Excerpted text.
The accessory interface is electrically coupled to the controller
250 to provide data communications (e.g., transmission and receipt
of input and output signals or other data streams) with external
electrical components via a communication port 265. In some
embodiments, the accessory interface 255 includes a wireless
transceiver 270 to provide for wireless communication with an
external electrical component. In some embodiments, a communication
port 265 can be used to allow an OEM or service provider to send
controller programming updates (e.g., firmware updates, software
updates) to the controller 250. In some embodiments, the controller
250 is programmed to detect the type of equipment the electric
powerhead 100 is being used with. For example, the controller 250
can be programmed to detect equipment-specific external electrical
components (e.g., plug-and-play components) and adjust operating
characteristics of the electric powerhead 100 according to
instructions specific to that equipment. For example, the
controller 250 could detect walk behind lawn mower user controls
connected to the accessory interface 255 and limit the rotational
speed of the electric motor 105 to 3200 revolutions per minute
(RPM) and could detect pressure washer user controls connected to
the accessory interface 255 and limit the rotational speed of the
electric motor 105 to 3600 RPM.
[0053] In some embodiments, the controller 250 is configured to
detect the type of user controls, such as lawn mower controls,
connected to the accessory interface 255 and provide a minimum
power to the electric motor 105 to provide cutting at a certain
rotational speed (e.g., RPM). Typically, gas-powered lawn mowers
are controlled (e.g., governed) to maintain a constant output speed
(e.g., blade speed). In some embodiments, the powerhead 100 is
configured to maintain a constant output speed by drawing a minimum
amount of current from the battery 110 to meet the output speed.

Exercise requirements. Please list every component in the electric powerhead excerpt that carries a reference number, giving each with its number.

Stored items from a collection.
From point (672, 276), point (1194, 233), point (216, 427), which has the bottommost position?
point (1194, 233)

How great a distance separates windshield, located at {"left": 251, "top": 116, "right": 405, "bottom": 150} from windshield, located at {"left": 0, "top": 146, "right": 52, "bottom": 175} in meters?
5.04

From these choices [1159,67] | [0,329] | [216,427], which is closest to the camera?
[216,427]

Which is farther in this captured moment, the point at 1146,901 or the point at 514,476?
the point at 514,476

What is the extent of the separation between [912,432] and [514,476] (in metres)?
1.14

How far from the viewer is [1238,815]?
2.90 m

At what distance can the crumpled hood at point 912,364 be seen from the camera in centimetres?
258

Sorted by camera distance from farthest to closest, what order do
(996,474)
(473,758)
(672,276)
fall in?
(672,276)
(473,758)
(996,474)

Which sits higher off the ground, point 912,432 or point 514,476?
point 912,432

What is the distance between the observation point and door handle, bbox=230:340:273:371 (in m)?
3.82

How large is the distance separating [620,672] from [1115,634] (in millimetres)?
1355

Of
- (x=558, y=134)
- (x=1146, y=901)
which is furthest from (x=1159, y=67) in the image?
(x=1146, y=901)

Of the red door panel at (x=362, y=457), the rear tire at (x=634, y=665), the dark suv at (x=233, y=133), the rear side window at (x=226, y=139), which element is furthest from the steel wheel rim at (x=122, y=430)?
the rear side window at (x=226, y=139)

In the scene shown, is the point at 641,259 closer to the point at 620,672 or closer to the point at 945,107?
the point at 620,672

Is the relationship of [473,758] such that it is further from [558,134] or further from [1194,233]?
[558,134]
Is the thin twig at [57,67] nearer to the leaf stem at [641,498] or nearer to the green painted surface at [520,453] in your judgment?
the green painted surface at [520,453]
---
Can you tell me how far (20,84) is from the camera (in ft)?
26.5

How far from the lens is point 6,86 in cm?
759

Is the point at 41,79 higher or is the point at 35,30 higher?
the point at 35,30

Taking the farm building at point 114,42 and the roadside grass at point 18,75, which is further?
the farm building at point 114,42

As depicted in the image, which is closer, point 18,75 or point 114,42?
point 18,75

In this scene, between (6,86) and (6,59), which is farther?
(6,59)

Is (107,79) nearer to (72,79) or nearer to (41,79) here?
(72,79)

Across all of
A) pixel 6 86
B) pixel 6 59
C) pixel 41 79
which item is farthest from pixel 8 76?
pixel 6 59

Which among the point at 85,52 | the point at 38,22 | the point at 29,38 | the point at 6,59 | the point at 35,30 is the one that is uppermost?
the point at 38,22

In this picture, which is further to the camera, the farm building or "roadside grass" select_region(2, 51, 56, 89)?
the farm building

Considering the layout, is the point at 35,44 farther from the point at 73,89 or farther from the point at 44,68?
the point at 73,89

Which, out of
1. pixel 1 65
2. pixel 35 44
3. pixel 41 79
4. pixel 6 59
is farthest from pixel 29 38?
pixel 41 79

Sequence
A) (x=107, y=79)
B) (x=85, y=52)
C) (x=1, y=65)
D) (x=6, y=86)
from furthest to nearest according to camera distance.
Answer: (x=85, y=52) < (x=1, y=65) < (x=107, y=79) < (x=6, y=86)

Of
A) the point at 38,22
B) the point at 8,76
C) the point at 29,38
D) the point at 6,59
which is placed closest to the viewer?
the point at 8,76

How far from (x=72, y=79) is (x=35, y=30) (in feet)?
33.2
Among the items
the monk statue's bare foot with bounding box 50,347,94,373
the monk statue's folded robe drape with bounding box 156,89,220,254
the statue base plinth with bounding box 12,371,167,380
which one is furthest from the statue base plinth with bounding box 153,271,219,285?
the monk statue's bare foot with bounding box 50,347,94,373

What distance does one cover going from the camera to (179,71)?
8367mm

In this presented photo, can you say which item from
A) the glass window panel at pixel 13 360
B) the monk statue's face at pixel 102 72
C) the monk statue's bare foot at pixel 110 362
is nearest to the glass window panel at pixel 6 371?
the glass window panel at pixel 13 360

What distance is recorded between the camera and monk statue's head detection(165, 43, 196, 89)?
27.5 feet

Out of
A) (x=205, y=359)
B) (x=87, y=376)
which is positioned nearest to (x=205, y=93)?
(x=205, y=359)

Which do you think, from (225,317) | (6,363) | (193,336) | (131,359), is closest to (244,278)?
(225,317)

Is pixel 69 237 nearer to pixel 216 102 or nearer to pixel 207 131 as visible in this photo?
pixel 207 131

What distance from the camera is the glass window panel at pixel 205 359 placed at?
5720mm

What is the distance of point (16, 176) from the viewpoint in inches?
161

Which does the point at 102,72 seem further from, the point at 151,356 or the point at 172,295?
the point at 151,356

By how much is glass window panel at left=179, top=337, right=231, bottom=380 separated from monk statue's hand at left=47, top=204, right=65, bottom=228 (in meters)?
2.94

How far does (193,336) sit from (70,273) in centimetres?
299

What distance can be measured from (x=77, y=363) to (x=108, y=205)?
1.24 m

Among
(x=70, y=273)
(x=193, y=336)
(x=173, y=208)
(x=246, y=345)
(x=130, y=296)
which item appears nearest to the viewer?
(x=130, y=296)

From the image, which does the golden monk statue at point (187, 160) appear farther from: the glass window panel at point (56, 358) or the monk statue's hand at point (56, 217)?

Answer to this exercise.
- controller 250
- communication port 265
- accessory interface 255
- wireless transceiver 270
- electric powerhead 100
- electric motor 105
- battery 110